>>

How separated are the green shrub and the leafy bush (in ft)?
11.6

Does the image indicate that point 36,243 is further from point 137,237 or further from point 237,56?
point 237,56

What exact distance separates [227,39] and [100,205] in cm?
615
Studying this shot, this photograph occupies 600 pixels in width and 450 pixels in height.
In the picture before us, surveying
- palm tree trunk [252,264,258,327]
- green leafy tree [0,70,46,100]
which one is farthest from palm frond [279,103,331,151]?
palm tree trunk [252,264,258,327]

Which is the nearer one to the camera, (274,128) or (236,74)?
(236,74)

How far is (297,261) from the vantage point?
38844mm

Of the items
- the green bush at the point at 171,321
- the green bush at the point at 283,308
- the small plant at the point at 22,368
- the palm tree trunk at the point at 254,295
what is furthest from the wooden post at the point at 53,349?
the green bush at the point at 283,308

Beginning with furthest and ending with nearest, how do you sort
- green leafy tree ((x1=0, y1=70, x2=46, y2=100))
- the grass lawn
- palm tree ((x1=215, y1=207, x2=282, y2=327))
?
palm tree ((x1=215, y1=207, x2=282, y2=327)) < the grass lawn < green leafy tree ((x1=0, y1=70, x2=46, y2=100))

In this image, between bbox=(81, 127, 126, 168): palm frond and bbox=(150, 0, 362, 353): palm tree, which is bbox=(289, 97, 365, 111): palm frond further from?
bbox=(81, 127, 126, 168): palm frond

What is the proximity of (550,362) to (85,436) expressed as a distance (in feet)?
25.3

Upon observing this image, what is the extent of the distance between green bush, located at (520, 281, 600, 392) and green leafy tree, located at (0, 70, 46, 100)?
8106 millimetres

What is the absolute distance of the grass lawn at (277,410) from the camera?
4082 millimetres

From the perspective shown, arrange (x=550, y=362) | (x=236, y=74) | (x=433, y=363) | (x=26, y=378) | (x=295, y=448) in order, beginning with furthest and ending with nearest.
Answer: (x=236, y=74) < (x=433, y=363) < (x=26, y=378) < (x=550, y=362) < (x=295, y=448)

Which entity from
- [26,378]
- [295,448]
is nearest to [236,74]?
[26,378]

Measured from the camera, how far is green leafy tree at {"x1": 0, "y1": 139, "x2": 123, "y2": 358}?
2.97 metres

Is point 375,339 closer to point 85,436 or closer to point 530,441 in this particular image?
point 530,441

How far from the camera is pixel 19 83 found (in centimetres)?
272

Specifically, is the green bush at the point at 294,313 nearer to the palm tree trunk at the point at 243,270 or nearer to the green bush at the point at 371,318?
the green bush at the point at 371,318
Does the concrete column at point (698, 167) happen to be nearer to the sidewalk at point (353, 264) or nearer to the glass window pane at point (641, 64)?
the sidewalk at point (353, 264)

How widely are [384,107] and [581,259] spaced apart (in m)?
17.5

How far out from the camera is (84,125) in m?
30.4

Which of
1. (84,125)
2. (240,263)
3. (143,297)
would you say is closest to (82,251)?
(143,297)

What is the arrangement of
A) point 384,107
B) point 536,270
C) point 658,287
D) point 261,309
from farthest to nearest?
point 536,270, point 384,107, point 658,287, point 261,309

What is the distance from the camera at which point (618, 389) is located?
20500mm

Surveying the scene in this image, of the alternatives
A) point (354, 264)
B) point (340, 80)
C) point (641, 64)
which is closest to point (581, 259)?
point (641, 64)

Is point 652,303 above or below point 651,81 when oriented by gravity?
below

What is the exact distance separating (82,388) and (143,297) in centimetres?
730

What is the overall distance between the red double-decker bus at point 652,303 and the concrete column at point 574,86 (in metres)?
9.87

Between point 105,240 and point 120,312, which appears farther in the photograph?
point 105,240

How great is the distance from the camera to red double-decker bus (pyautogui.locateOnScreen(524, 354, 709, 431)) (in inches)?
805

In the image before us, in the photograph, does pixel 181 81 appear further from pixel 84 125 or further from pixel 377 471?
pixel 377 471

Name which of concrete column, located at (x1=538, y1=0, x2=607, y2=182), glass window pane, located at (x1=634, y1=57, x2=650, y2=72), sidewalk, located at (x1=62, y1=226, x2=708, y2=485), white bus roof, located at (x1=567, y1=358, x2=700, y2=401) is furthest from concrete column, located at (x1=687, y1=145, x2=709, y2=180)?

<<

- _Aim_:
Repeat the listing from its first line through the line containing "palm tree ((x1=215, y1=207, x2=282, y2=327)) <", inclusive, replacing "shrub" with "hedge" and leaving everything else unchanged.

- _Solution_:
How separated are the green hedge and the leafy bush (in ft)?
11.6

Does the image indicate that point 36,243 is further from point 137,237 or further from point 237,56?
point 237,56

What exact distance separates [227,39] and [100,205] in cm?
615
Studying this shot, this photograph occupies 600 pixels in width and 450 pixels in height.
In the picture before us, surveying
- palm tree trunk [252,264,258,327]
- green leafy tree [0,70,46,100]
which one is farthest from palm frond [279,103,331,151]?
palm tree trunk [252,264,258,327]

Which is the nearer one to the camera, (274,128) or (236,74)?
(236,74)

How far is (297,261) from the vantage point?
38844mm

Of the items
- the green bush at the point at 171,321
- the green bush at the point at 283,308
- the small plant at the point at 22,368
- the palm tree trunk at the point at 254,295
what is furthest from the wooden post at the point at 53,349?
the green bush at the point at 283,308

Beginning with furthest and ending with nearest, how do you sort
- green leafy tree ((x1=0, y1=70, x2=46, y2=100))
- the grass lawn
- palm tree ((x1=215, y1=207, x2=282, y2=327))
?
palm tree ((x1=215, y1=207, x2=282, y2=327)) < the grass lawn < green leafy tree ((x1=0, y1=70, x2=46, y2=100))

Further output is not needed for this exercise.